Was ist der Unterschied zwischen Aufwärts- und Abwärtstransformatoren?

Die Unterscheidung hängt ausschließlich vom Windungsverhältnis ab. A Aufwärtstransformator hat mehr Windungen auf der Sekundärseite (N₂ > N₁), was die Spannung erhöht. A Abwärtstransformator hat weniger Sekundärwindungen (N₂ < N₁), wodurch die Spannung reduziert wird. Derselbe physische Transformator kann beide Funktionen erfüllen, je nachdem, welche Wicklung an die Quelle angeschlossen ist.

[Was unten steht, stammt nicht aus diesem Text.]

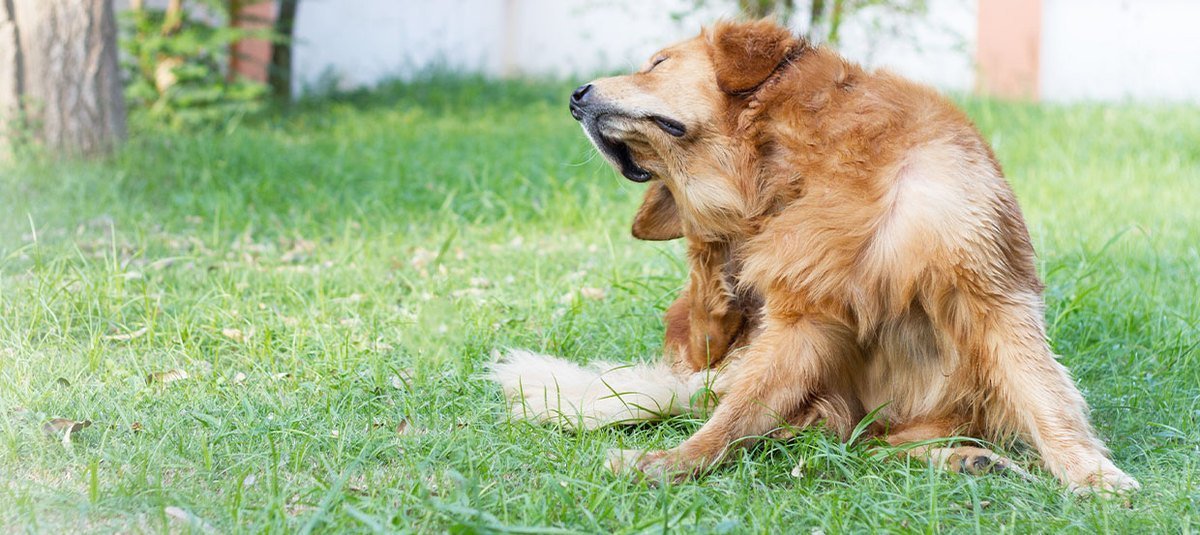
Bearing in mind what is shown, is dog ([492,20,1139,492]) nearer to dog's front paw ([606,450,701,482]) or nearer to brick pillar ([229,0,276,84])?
dog's front paw ([606,450,701,482])

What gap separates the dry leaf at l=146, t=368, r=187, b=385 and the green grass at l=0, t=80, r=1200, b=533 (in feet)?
0.13

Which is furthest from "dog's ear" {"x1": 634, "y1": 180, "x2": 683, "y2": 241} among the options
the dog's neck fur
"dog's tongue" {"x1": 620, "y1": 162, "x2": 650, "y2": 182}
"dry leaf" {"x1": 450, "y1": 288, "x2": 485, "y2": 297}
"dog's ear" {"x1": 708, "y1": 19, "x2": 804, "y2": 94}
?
"dry leaf" {"x1": 450, "y1": 288, "x2": 485, "y2": 297}

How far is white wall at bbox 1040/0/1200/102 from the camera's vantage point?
1244cm

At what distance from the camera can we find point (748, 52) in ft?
10.2

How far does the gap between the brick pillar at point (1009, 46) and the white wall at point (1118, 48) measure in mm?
289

Warum brummt ein Transformator?

Das charakteristische 50/60-Hz-Brummen entsteht Magnetostriktion – Kernlamellen dehnen sich bei jedem Flussmittelzyklus physisch aus und ziehen sich zusammen. Lose Lamellen verstärken diese Schwingung. Richtig konstruierte Transformatoren mit dichter Lamellenstapelung und vibrationsdämpfenden Halterungen minimieren hörbare Geräusche nach unten 40 dB(A) bei Nennlast.

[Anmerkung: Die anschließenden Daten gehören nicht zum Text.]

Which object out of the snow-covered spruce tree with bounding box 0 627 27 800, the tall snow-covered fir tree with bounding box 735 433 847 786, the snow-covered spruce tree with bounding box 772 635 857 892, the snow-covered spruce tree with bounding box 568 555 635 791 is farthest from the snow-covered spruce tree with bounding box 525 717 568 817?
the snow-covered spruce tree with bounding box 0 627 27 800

Was ist galvanische Trennung und warum ist sie wichtig?

Galvanische Trennung bedeutet, dass es keine direkte elektrische Verbindung zwischen Primär- und Sekundärkreisen gibt, sondern nur eine magnetische Kopplung. Dies verhindert gefährliche Erdschleifen, eliminiert Gleichtaktstörungen und sorgt in medizinischen Anwendungen für die Patientensicherheit, indem potenziell tödliche Fehlerströme gemäß den IEC 60601-Standards blockiert werden.

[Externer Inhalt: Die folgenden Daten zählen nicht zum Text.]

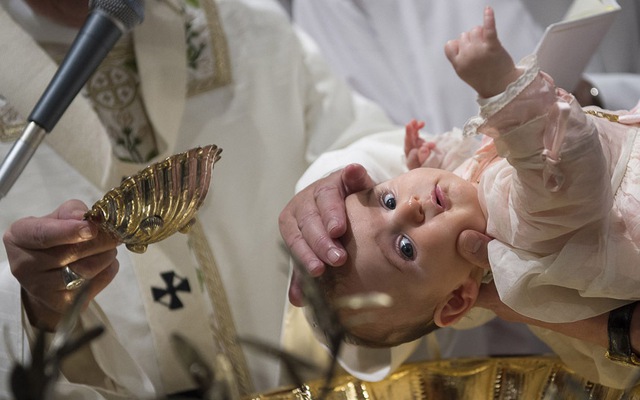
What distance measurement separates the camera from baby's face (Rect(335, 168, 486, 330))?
86 cm

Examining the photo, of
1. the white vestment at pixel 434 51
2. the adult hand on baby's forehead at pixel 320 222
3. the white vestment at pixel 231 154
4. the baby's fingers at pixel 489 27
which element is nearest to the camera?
the baby's fingers at pixel 489 27

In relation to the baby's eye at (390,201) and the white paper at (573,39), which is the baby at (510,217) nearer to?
the baby's eye at (390,201)

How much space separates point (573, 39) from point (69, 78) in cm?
57

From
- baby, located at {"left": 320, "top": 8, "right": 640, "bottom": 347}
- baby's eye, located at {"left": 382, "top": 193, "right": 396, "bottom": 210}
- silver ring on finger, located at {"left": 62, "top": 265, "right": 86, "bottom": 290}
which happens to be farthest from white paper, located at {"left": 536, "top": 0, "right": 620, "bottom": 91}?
silver ring on finger, located at {"left": 62, "top": 265, "right": 86, "bottom": 290}

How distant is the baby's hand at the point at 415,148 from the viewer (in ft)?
3.37

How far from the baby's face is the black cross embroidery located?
0.40 m

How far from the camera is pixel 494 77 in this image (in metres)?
0.72

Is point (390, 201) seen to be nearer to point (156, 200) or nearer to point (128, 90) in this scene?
point (156, 200)

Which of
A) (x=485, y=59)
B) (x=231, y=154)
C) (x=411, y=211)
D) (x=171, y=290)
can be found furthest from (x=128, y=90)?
(x=485, y=59)

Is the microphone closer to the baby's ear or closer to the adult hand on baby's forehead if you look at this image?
the adult hand on baby's forehead

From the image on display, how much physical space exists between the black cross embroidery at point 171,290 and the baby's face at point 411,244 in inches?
15.8

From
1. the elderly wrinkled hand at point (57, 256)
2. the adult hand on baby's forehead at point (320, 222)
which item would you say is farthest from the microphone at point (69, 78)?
the adult hand on baby's forehead at point (320, 222)

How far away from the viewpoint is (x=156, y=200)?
2.42 ft

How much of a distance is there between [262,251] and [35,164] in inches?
13.4
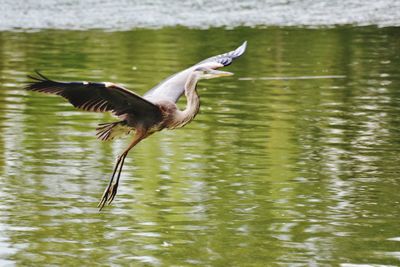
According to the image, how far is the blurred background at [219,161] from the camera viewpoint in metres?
9.23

Wie wähle ich die richtige VA-Bewertung aus?

Gesamtscheinleistung berechnen: VA = Vₚₕₕₜ × Iₚₕₕₜ (oder W / Leistungsfaktor für Wirkleistungslasten). Fügen Sie ein hinzu 20–25 % Sicherheitsmarge für Einschaltströme und zukünftiges Lastwachstum. Beispielsweise erfordert eine 500-W-Last bei 0,8 PF 625 VA; Wählen Sie einen 750-VA- oder 1-kVA-Transformator.

Was ist Einschaltstrom?

Der Einschaltstrom ist der große Übergangsstrom, der typischerweise beim ersten Einschalten eines Transformators aufgenommen wird 8–15-facher Nenn-Volllaststrom für die ersten paar Zyklen. Dies muss bei der Dimensionierung von Sicherungen und Leistungsschaltern berücksichtigt werden. Einige Designs enthalten Sanftanlaufschaltungen um den Einschaltstrom auf das 2- bis 3-fache des Nennstroms zu begrenzen.

Welche Zertifizierungen sollte ein Qualitätstransformator tragen?

Suchen Sie nach ISO 9001 (Qualitätsmanagement), CQC (China-Qualitätszertifizierung), UL/CE/TÜV Sicherheitszeichen und RoHS Einhaltung der Umweltvorschriften. Medizinische Transformatoren erfordern zusätzlich die Konformität mit IEC 60601-1. Ningbo Chuangbiao verfügt über ISO 9001-, CQC- und RoHS-Zertifizierungen für seine gesamte Produktpalette.

Über den Hersteller

Ningbo Chuangbiao Elektronische Technologie

Ein professioneller Hersteller und Exporteur aller Arten von elektronischen Transformatoren, gegründet im Jahr 2010 und mit Sitz in der Nähe der Zhejiang Hangzhou Bay Bridge. Mit EI-Transformatoren als Flaggschiff erstreckt sich das Sortiment auf Ringkern-, C-Kern-, Medizin-, Audio-, Hochspannungs-, Industriesteuerungs-, Anti-Schock-, Drossel- und Hochfrequenztransformatoren – und deckt praktisch jeden in diesem Leitfaden behandelten Typ ab.